My right hon. Friend will agree, will he not, that as British military presence is withdrawn from various parts of the world it is all the more important that British aid in the form of technical assistance should be increased and strengthened?

Mr. Prentice

Yes, and I think that my hon. Friend will agree with me that, taking the long view on this, it is also important that other countries as well as ourselves should play their part.

Mr. Blaker

Cannot the Minister be firm about cutting off aid to countries which adopt policies hostile to us? Will he study the policies of General de Gaulle in this respect, which, on the whole, have preserved better relations between France and the former dependent territories in Africa than we have had with ours?

Mr. Prentice

I have already explained that if a country breaks off diplomatic relations with us this has an effect. I hope that the hon. Gentleman agrees that one does not necessarily turn aid on and off like a tap because of temporary political circumstances. There are important reasons why there should be a permanent long-term flow of aid, and it is in our interests as well as those of the countries who receive it.

17. Dame Joan Vickers

asked the Minister of Overseas Development whether, in view of Her Majesty's Government's cuts in loans, grants and other forms of aid, he will ensure that Commonwealth and Colonial Territories are given preference.

Mr. Prentice

I have dealt with the future overall level of aid in an earlier reply. In allocating aid funds, we naturally take account, among other factors, of our particular responsibility towards the territories still dependent on us and of the special position of independent Commonwealth countries.

Dame Joan Vickers

I thank the right hon. Gentleman for that reply. A number of schemes have been started which, owing to devaluation, may not be finished. What action does he propose to take?

Mr. Prentice

As I said earlier, the effects of devaluation on the value of our aid is an extra £10 million worth of cost. about 5 per cent, of the £205 million total. We still have to work out how far the effects of that will be felt by the countries immediately affected by devaluation or whether there is to be some readjustment between those countries and others. We are still working that out.

Sir G. de Freitas

As other former colonial Powers maintain a high level of aid to their former colonies, will my right hon. Friend at least ensure that we do not fall behind them?

Mr. Prentice

It is important to recognise that we are not uniquely generous in this respect. Leaving aside private investment, our official aid amounts to about .6 of 1 per cent, of our national income. This is about the average for aid donor countries outside the Communist bloc.

Mr. Biggs-Davison

In view of the U.N.C.T.A.D. proposal that trade preference should be extended to all developing countries, will the Government give an undertaking that the first preference will be maintained for Commonwealth and colonial territories?

Mr. Prentice

Trade questions will be discussed at the U.N.C.T.A.D. conference, and these are rather complicated. I think that the question asked here is more a matter for my right hon. Friend the President of the Board of Trade, who will lead the British delegation to the conference.

Mr.
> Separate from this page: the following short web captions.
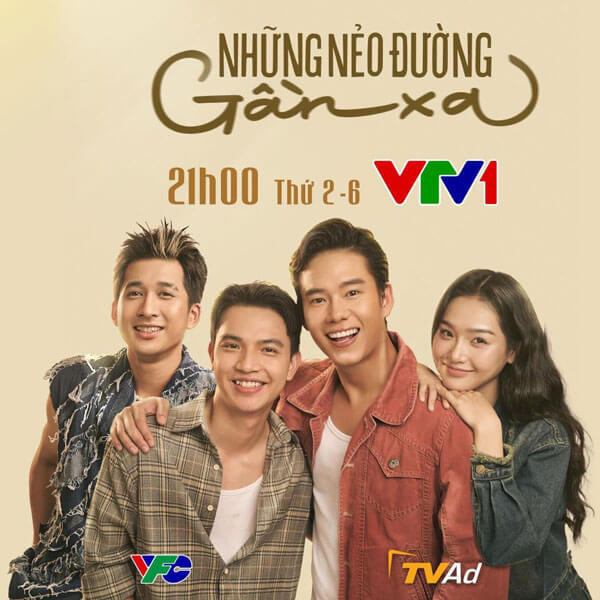 Poster phim Những nẻo đường gần xa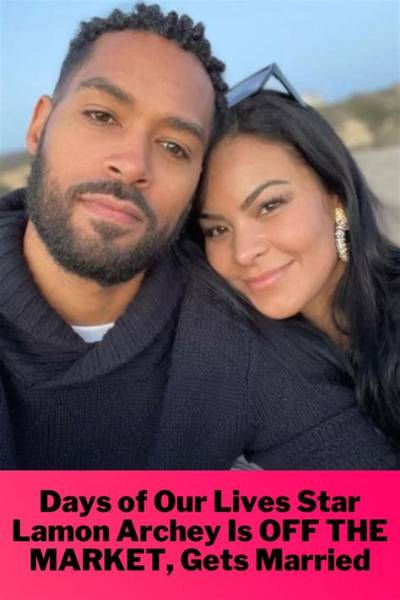 Lamon Archey Married, Wife, Girlfriend, Dating, Gay, Height, Bio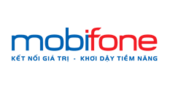 Trung tâm Tính cước và Thanh khoản MobiFone Vietnam Big Logo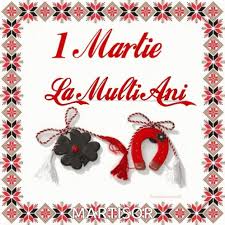 Te invit asadar sa iti gasesti inspiratia in acest articol si sa iti pui priceperea la incercare, alaturi de cel mic. Martisor La Multi Ani Gif Martisor Lamultiani Facebook Discover Share Gifs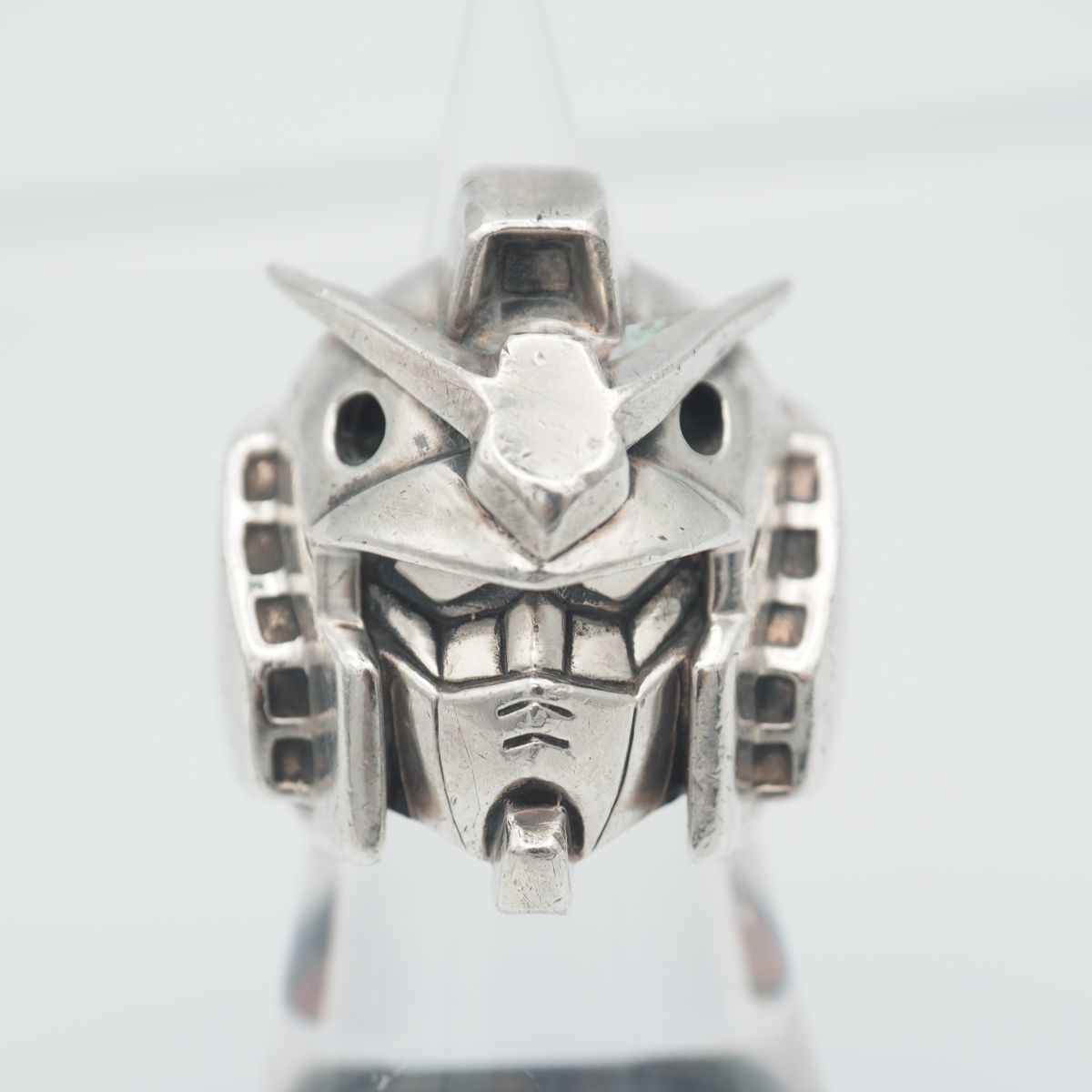 Y320 1円 希少 JAP工房 SILVER925刻印 機動戦士ガンダム RX-78 GUNDAM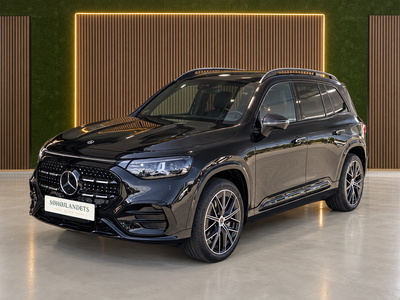 Mercedes GLB350  electric AMG Line 4Matic 5d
Leadbitter

Bearing in mind that loans and aid to our Commonwealth and colonial dependent territories are of vital importance to many of them, particularly such places as The Gambia, possible cuts in aid to them should not come into the Government's thinking at all. Would not my right hon. Friend agree that any cuts should come in the areas where the Governments are particularly hostile to us?

Mr. Prentice

These questions are all of great importance to Commonwealth countries, and I certainly bear in mind what my right hon. Friend the Prime Minister said on Tuesday, when he pointed out that it was peculiar that some right hon. and hon Members opposite who proclaim their belief in the Commonwealth are inclined to oppose these programmes.